Open Season (1974)
6/10
Deliverance Season
20 May 2023
Warning: Spoilers
"Open Season" claims that it's an update of The Most Dangerous Game. That was a book, right?

Filmed in the 1970s and released in 1974.

This wouldn't be riding off the back of "Deliverance," would it?

I hope it wasn't inspired by The Zodiac.

This is the movie where he says, "Let's see some identification," in a smooth tone, right?

After an annoying hippy song played on repeat, the movie finally starts with a bunch of trick-or-treaters playing rough house at a cookout in celebration for three Zodiac types in training who are heading off up north the next day. (Pay attention to the start of the movie, or else you'll be confused at the end like me when it all jigsaws together.) What looks like Elvis, Bill Clinton, and some other two-faced sly dog, drive the Walley World family truckster out of the rat race and into the wilderness.
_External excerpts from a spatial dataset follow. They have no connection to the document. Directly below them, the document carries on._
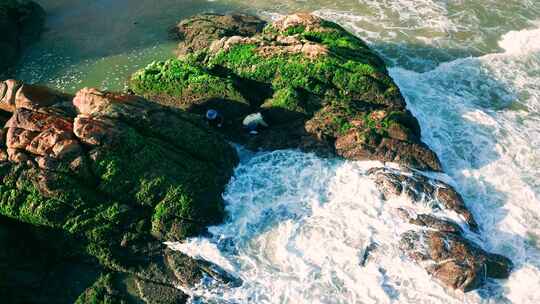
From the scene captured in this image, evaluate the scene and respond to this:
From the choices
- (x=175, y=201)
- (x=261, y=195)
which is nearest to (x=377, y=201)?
(x=261, y=195)

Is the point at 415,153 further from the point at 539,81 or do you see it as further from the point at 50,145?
the point at 50,145

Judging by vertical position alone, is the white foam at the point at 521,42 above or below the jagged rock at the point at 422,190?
above

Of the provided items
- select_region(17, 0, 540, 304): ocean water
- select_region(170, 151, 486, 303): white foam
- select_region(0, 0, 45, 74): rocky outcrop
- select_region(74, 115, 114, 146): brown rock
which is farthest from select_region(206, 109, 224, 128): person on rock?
select_region(0, 0, 45, 74): rocky outcrop

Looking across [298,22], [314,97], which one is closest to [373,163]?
[314,97]

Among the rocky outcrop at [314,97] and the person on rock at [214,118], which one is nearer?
the rocky outcrop at [314,97]

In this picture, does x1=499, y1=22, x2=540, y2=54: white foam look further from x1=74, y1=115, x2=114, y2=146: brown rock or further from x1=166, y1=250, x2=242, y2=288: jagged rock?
x1=74, y1=115, x2=114, y2=146: brown rock

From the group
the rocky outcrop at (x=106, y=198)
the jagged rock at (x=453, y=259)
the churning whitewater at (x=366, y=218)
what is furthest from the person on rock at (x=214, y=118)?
the jagged rock at (x=453, y=259)

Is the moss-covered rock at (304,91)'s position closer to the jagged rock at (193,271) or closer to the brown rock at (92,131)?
the brown rock at (92,131)
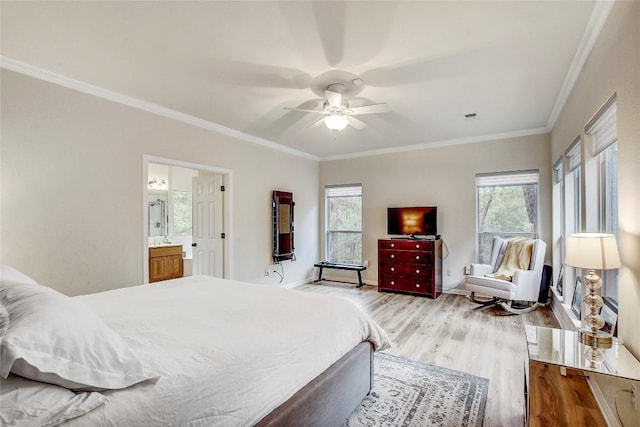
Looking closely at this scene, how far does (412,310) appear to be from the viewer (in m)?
4.30

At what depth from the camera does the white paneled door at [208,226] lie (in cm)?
462

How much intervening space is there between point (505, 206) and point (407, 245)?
1677 mm

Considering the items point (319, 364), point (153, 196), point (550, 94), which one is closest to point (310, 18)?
point (319, 364)

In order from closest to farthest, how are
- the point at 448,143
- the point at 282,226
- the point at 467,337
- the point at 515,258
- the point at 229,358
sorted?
the point at 229,358 < the point at 467,337 < the point at 515,258 < the point at 448,143 < the point at 282,226

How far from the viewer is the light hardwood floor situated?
7.42ft

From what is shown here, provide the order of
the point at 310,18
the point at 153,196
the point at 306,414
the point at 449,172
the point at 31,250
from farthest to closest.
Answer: the point at 153,196
the point at 449,172
the point at 31,250
the point at 310,18
the point at 306,414

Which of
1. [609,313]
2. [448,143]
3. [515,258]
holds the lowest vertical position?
[609,313]

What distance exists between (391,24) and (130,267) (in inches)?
137

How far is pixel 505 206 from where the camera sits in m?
4.96

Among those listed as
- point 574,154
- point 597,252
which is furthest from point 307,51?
point 574,154

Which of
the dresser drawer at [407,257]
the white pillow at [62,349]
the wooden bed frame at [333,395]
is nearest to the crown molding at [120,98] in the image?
the white pillow at [62,349]

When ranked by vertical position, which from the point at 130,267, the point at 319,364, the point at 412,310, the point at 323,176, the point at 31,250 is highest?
the point at 323,176

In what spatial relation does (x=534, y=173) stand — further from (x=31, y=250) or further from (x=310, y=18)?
(x=31, y=250)

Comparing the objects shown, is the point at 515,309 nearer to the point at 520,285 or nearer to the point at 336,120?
the point at 520,285
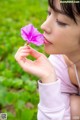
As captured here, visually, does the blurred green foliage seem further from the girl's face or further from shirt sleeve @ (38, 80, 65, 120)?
the girl's face

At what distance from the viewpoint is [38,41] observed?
160 cm

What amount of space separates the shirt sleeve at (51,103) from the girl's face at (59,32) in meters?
0.15

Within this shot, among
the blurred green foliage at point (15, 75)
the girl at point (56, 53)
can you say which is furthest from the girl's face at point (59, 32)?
the blurred green foliage at point (15, 75)

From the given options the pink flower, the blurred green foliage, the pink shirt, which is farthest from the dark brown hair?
the blurred green foliage

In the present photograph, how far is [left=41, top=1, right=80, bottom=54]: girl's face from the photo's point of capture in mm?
1546

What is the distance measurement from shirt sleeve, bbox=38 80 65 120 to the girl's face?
0.49 ft

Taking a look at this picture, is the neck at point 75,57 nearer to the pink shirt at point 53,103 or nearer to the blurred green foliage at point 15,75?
the pink shirt at point 53,103

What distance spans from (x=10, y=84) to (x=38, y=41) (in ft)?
2.74

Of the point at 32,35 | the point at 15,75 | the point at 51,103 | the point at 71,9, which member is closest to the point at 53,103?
the point at 51,103

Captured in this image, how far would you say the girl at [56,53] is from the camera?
154 cm

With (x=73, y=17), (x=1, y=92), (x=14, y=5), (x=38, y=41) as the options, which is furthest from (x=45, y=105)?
(x=14, y=5)

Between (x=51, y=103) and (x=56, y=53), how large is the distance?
0.21 m

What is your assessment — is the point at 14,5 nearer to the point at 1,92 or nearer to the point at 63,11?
the point at 1,92

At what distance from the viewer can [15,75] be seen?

Already, the trio of predators has started scouting for potential targets.

The Bill Clinton lookalike does his best John Wayne when delivering that identification line.

The family truckster has fallen into the wrong hands and been used for evil purposes to taxi about the trio of baddies who abduct the T-X and her sugar daddy, Gabriel Byrne, who just tried to make a run for it but only managed to run around in circles.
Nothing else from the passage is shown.